Mark Conrad 18 February 2009

Union warns against social enterprise staff transfers

Local government’s largest trade union has warned Whitehall against plans to transfer staff to social enterprises, as ministers seek new avenues of public service provision.
Unison leader, Dave Prentis, said the Cabinet Office’s plan to create an extra 25,000 posts across social enterprises would mean swathes of workers being forced from the NHS and local government and into the social business sphere.
He warned that although diversifying public sector provision appealed to ministers wary of big business in the current economic climate, small social enterprises would struggle to compete with large, established private providers of public services.

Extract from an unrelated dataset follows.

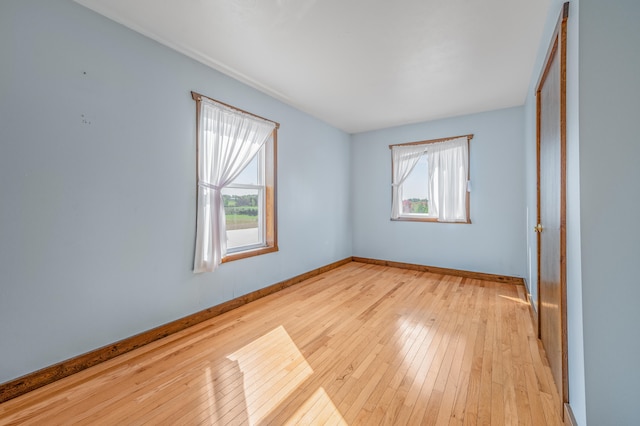 unfurnished room with light wood-type flooring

‘The rapid push to move 25,000 workers out of NHS and local government into social enterprises is an alarming direction for the Government to be going in. With the private finance markets set to become even more volatile and dole queues rising daily, the Government needs to focus on securing jobs and services,’ Mr Prentis warned.

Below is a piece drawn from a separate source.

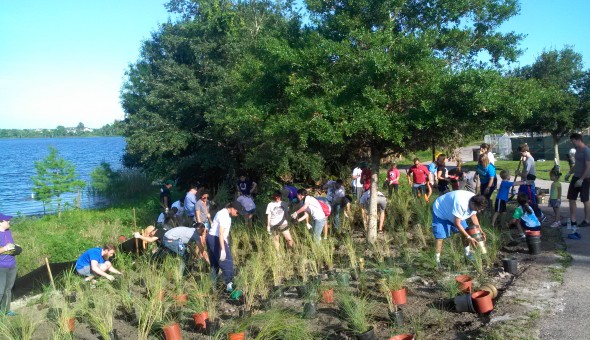 Volunteers planting near a lake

‘It should not be hiving public services off into small organisations to try their luck against big private sector players. There are no guarantees about the long-term sustainability of social enterprises, even in the best economic climate.’
Speaking to a social enterprise conference in Birmingham last week, Cabinet Office minister, Liam Byrne, promised to put the sector ‘at the heart of the new economy’ as Britain emerges from the recession.
Alongside the jobs target, he promised to review the pipeline of public service contracts, which often hindered small providers, ‘to get deal blockers out of the way’. An online hub, offering information to social enterprises and charities on public contracts, would also be established.
‘I’m not naive enough to believe that every business in the country is going to emerge from this downturn with a double bottom line,’ Mr Byrne said. ‘But I think the country is going to look harder for ethos with its enterprise.
‘It’s going to look harder to see whether a business offers care and trust, not just cut and thrust.’